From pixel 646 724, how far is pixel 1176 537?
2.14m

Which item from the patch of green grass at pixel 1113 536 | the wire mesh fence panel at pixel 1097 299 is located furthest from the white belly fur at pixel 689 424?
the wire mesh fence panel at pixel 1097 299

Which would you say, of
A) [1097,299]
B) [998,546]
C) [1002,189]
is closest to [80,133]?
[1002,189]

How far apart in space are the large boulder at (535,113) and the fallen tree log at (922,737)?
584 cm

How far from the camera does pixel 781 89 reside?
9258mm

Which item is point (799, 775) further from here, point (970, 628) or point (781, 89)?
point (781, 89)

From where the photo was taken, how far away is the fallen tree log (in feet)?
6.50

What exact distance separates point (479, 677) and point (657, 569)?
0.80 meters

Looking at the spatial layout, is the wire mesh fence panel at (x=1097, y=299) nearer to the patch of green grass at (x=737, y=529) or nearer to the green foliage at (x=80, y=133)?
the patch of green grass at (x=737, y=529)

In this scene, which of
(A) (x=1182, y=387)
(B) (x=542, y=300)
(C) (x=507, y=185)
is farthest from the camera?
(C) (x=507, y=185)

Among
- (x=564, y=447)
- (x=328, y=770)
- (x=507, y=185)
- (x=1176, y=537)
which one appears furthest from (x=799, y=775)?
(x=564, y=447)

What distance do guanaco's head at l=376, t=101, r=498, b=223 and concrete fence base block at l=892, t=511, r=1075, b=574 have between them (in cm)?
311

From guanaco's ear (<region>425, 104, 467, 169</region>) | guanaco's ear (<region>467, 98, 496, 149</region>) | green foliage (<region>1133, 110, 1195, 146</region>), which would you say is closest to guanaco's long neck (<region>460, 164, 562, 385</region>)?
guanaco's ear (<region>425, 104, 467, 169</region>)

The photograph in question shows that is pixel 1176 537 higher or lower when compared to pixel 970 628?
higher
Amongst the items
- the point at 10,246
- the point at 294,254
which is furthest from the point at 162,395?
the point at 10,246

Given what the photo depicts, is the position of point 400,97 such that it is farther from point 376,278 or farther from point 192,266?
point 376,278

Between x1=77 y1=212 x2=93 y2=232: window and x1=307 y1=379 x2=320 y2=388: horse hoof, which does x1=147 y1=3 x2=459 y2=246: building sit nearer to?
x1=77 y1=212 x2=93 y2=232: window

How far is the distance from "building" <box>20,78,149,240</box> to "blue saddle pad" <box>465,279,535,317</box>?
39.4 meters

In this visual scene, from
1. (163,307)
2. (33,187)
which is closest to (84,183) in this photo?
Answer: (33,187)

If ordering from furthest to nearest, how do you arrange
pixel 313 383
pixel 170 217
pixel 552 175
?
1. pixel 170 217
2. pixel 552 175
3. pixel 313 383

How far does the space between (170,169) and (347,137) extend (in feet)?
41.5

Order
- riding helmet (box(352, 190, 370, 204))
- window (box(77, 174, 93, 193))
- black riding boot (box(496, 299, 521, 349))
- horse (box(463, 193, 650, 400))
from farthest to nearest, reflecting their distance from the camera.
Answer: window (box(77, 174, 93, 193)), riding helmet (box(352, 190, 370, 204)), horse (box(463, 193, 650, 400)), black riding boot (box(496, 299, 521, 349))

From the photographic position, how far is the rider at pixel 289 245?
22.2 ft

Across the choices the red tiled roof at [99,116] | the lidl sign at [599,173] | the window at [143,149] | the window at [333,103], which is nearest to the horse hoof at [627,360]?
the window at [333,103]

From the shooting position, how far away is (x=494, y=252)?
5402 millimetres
- - - -
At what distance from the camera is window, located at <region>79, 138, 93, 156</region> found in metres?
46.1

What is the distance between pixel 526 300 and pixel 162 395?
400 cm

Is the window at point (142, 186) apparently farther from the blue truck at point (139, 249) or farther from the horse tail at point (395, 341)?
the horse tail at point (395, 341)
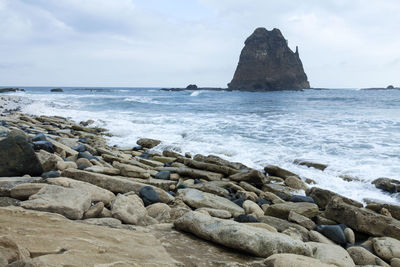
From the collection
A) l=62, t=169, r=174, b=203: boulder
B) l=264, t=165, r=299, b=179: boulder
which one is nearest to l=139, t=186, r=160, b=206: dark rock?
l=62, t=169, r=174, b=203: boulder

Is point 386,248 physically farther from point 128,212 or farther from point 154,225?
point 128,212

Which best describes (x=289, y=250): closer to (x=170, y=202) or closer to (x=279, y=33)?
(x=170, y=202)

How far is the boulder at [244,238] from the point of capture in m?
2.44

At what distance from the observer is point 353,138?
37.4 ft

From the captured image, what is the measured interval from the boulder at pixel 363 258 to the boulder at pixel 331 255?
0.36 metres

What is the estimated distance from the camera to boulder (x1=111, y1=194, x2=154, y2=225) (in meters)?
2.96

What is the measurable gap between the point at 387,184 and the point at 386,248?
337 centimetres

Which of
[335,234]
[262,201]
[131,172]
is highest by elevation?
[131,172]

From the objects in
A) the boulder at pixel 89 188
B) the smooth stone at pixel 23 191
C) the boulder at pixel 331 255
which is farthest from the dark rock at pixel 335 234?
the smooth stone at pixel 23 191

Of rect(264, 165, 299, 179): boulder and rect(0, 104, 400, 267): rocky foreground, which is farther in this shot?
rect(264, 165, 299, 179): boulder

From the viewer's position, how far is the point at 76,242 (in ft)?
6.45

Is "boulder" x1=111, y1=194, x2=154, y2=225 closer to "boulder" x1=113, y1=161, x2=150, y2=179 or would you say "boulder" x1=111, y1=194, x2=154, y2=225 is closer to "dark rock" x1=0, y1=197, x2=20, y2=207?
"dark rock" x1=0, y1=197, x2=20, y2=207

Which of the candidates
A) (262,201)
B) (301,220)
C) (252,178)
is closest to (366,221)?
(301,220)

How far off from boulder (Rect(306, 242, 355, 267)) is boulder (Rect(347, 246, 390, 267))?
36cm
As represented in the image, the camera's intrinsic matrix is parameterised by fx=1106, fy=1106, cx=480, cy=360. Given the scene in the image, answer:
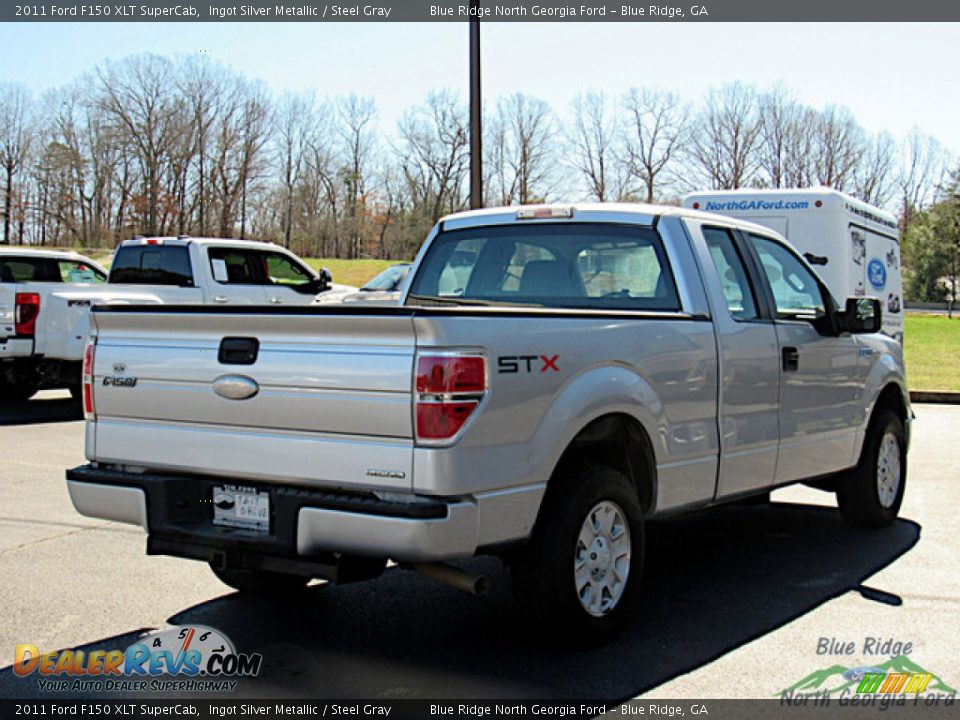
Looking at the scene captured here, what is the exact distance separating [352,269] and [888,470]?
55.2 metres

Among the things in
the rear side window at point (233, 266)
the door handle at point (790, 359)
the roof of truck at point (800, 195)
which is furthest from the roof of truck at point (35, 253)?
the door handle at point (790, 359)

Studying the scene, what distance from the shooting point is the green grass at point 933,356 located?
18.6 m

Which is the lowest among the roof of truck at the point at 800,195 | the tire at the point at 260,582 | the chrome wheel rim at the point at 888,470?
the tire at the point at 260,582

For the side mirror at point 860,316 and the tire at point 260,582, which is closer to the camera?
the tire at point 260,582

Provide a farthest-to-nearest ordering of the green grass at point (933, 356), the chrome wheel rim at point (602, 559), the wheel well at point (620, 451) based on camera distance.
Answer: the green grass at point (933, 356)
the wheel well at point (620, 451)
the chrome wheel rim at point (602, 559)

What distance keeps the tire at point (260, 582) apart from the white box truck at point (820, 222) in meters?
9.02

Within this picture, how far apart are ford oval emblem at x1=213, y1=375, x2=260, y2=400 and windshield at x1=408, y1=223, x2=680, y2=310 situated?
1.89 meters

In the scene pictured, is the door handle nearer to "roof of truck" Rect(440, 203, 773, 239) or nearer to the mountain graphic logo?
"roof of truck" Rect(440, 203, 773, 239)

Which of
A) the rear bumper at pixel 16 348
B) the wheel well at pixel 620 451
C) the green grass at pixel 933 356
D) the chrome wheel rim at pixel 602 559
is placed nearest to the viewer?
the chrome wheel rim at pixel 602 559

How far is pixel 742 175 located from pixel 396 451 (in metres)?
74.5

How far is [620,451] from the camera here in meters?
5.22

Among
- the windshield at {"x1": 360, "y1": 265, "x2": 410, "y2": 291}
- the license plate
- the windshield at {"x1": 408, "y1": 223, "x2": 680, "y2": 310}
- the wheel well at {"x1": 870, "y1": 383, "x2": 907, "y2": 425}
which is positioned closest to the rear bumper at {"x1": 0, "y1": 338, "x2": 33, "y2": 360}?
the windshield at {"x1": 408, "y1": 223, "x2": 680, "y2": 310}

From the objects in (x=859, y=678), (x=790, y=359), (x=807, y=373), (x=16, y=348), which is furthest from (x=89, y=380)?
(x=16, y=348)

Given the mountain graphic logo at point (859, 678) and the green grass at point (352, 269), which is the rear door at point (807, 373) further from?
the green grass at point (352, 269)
- - - -
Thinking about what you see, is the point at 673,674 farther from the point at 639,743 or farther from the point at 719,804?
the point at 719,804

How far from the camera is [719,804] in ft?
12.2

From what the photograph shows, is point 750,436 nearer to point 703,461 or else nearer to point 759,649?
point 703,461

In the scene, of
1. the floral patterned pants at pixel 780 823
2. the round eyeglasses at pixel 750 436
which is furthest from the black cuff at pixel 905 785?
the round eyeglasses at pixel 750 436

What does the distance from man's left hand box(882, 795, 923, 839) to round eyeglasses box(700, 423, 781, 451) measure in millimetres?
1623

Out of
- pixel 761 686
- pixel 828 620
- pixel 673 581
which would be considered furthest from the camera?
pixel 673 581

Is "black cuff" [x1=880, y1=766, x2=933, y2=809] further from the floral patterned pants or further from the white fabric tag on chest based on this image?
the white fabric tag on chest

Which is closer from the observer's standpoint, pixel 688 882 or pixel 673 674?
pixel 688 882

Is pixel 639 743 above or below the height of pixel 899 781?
- - - -
* **Aim**
Rewrite the part of the listing that opens with the line containing "From pixel 646" and closes with the line containing "0.80 meters", replacing "fallen tree log" with "fallen trunk" and leaving everything else the same.

* **Exercise result**
From pixel 646 724, how far is pixel 1176 537?
2.14m

Which item from the patch of green grass at pixel 1113 536 | the wire mesh fence panel at pixel 1097 299 is located furthest from the white belly fur at pixel 689 424?
the wire mesh fence panel at pixel 1097 299

Which would you say, of
A) [1097,299]
B) [998,546]
C) [1002,189]
is closest to [80,133]?
[1002,189]

How far apart in space are the large boulder at (535,113) and the fallen trunk at (922,737)?
584 cm

How far from the camera does pixel 781 89 reside?
9258mm

Which item is point (799, 775) further from here, point (970, 628) or point (781, 89)?
point (781, 89)

From where the photo was taken, how far away is the fallen trunk (in feet)?
6.50

What exact distance separates point (479, 677) and point (657, 569)?
0.80 meters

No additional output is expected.